What happens then isn't known for a certainty, for the Kirovsk base has ordered radio silence, but on the basis of what will be seen to happen later we can take a broad stab at it. The object descends, puts on speed, attacks! The Migs probably open fire on it in the seconds before they are reduced to so much confetti. Their debris is lost in snow and ice some six hundred miles from the Pole and a like distance short of Ellesmere...
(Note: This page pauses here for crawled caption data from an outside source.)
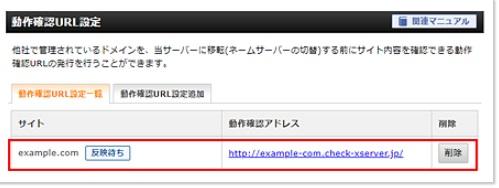 エックスサーバー・動作確認URL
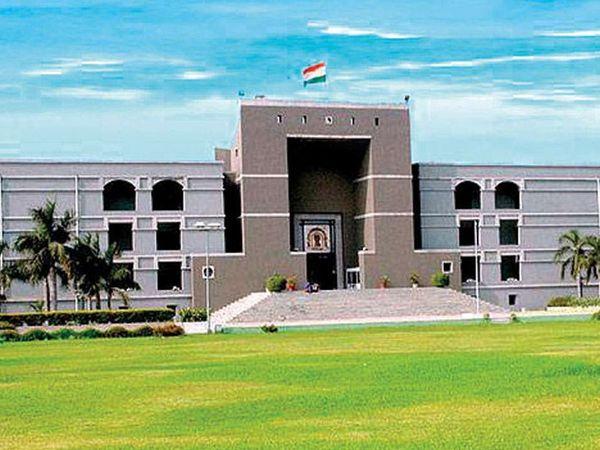 ગુજરાત હાઇકોર્ટની ફાઇલ તસવીર - Divya Bhaskar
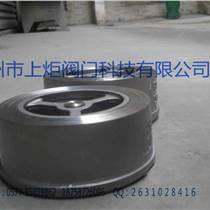 厂家专业生产不锈钢对夹止回阀 单向止回阀型号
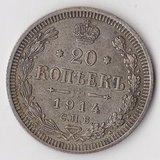 1914 год P1004, Россия, 20 копеек, ВС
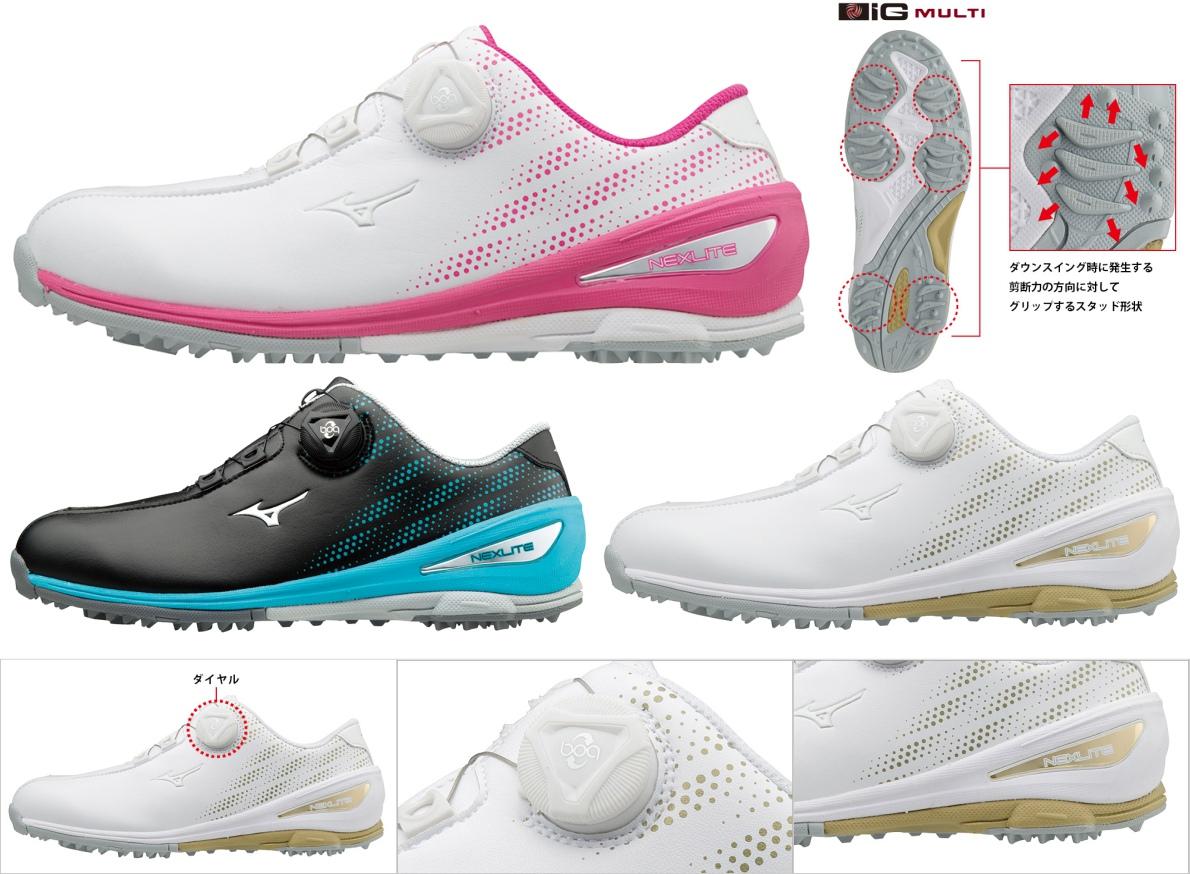Mizuno Nexlite 004 Boa Ladies Shoes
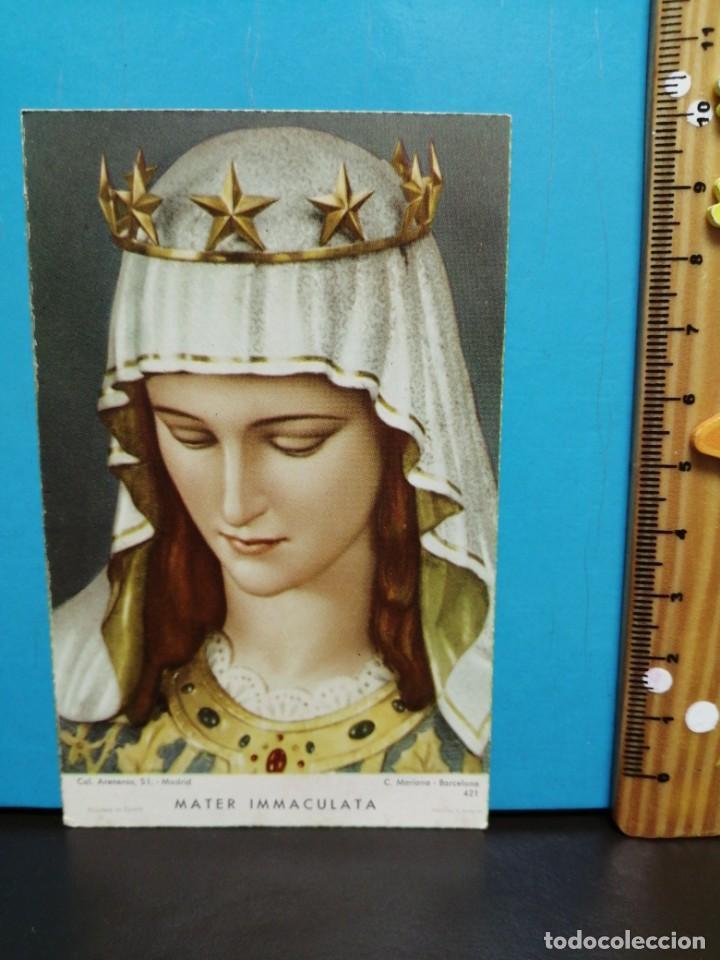 Postales: ESTAMPA RELIGIOSA VIRGEN DE LA INMACULADA - Foto 2 - 193869995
And now the intruder really is intruding! Its speed has accelerated to around three hundred and fifty miles per hour and its course is straight as an arrow. The AWACS has reported the Migs lost from its screens, presumed down, but a hotline call from Washington to Moscow fails to produce anything but the usual ambiguities: 'What Migs? What intruder?'
The USA is a little peeved: This aircraft came out of your airspace into ours. It has no right being there. If it sticks to its present course it will be intercepted, forced to land. If it fails to comply or acts in any way hostile, there's a chance it will be shot down, destroyed...'
And unexpectedly: 'Good!' from the Russians. 'Whatever it is you have on your screens, it is nothing of ours. We renounce it utterly. Do with it as you see fit!'
Far more detailed Norwegian reports are now in from the Hammerfest listening station: the object is believed to originate from a region in the Urals near Labytnangi right on the Arctic Circle, give or take a hundred miles or so. If they had given or taken three hundred miles south, then the reports would have been more nearly correct; for the Perchorsk Pass was just that far away from the source they'd quoted. Alas, in the other direction, north of Labytnangi, lay Vorkuta, the USSR's most northerly missile site, supplied by rail from Ukhta. And now the Americans go from mildly irritated to extremely narrow-eyed. Just what in hell are the Reds up to? Have they loosed some sort of experimental missile from Vorkuta and lost it? If so, does it have a warhead?
How many warheads?
Alert classifications go up two notches and Moscow comes under fire in some very heated hotline exchanges. Still the Soviets deny all knowledge, however nervously.
Better, clearer reports are coming in. We now have the thing on satellite, on ground radar, on AWACS. No physical, human sightings as yet but everything else. The spysats say it could be a dense flock of birds - but what sort of birds fly in excess of three hundred mph five miles high across the Arctic Circle? Collision with birds could have taken out the Migs, of course, but... The top-secret high-tech radar sites along the older DEW-line say it's either a large airplane or ... a space-platform fallen out of orbit? Also that it's impossibly low on metal content - namely, it doesn't have any! But intelligence won't admit of any aircraft (not to mention space-stations) two hundred and some feet long and constructed of canvas. AWACS says that the thing is flying in a series of spurts or jets, like some vast aerial octopus. And AWACS is more or less right.